Newark Evening News 2 October 1945

Anxiety that suspicions and lack of mutual confidence will hamper peace was expressed last night by Mrs. Franklin D. Roosevelt before 1,000 in the auditorium of South Side High School at a postwar freedom rally sponsored by the American Federation of Negro College Students.4

"I look with great anxiety on the meetings of our representatives which don't settle questions," Mrs. Roosevelt said. "We must have confidence in one another and must avoid a situation where everybody approaches everybody else with suspicions. I am very much afraid that's what's happening in the seats of the mighty."

The former first lady said that individuals must have the integrity and determination "to do what's right. We can't be represented unless we have within us the thing we want represented," she said. "It's what you do personally that counts."

Attired in deep mourning, Mrs. Roosevelt discussed the atomic bomb, saying scientists who had worked on its development in this country told her we "delude ourselves by thinking we hold a secret we could keep." She described the discovery of the release of atomic power as a "race with other scientists which we won but perhaps by a very narrow margin. Its principles," she said, "are known wherever in the world men think and the secret will not long remain."

The real problem, she declared, is not who holds the secret "even if we trust ourselves so completely as to believe we wouldn't use it except in a righteous cause." Pointing out that atomic bomb scientists declare it possible for a small aggressor nation to destroy the rest of the world with it overnight, Mrs. Roosevelt stated it evolved into a question of "who decided to use it first."

■ **Recorded data**:
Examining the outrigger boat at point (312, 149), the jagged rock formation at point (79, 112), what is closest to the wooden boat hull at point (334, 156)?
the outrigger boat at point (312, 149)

■ **Task instructions**:
1. Please list every organization or institution named in the rally article.
2. Carry on with the rally article, writing what comes after its final sentence.

■ **Exercise responses**:
1.
Newark Evening News
South Side High School
American Federation of Negro College Students

2.
"If we really want peace," she said, "it has to begin in every human heart. There has to be a strong desire for it in the hearts of men, women and young people."5

She questioned whether so-called strikes among metropolitan high school students originates in the schools and said she believes they begin outside, through the influence of the students' elders, possibly in the home.6

The problem of settling these differences cannot be put off from one generation to another, she declared, "but in view of atomic power this generation has got to face its problems and solve questions. If we want peace we've got to do the job and do it now, not leave it to the boys who come home or the boys and girls in school. They will carry on, but we have to do the beginning.

"Each of us has to make sure that freedom really exists, that in our hearts we have the spirit that really wants freedom not just for ourselves but for the other fellow too. We must want the kind of freedom in which people discipline themselves sufficiently so that every one has rights."

"The four freedoms really hang together," she asserted. "We can't have freedom from fear without freedom from want and equality of opportunity; that is, getting a job you are able to do, in government, in meeting other people who make up your community and feeling that together you can achieve freedom and peace. If we don't achieve it in this country where we have a miniature league of nations," she said, "how in the world do you think we are going to achieve it in the world as a whole?"

Pnews, DLC

1. Alexander Feinberg, "Student 'Strikes' Flare into Riots in Harlem Schools," NYT, 29 September 1945, 1.

2. "Athletic Coaches Scored by Mayor," NYT, 1 October 1945, 11.

3. MD, 3 October 1945.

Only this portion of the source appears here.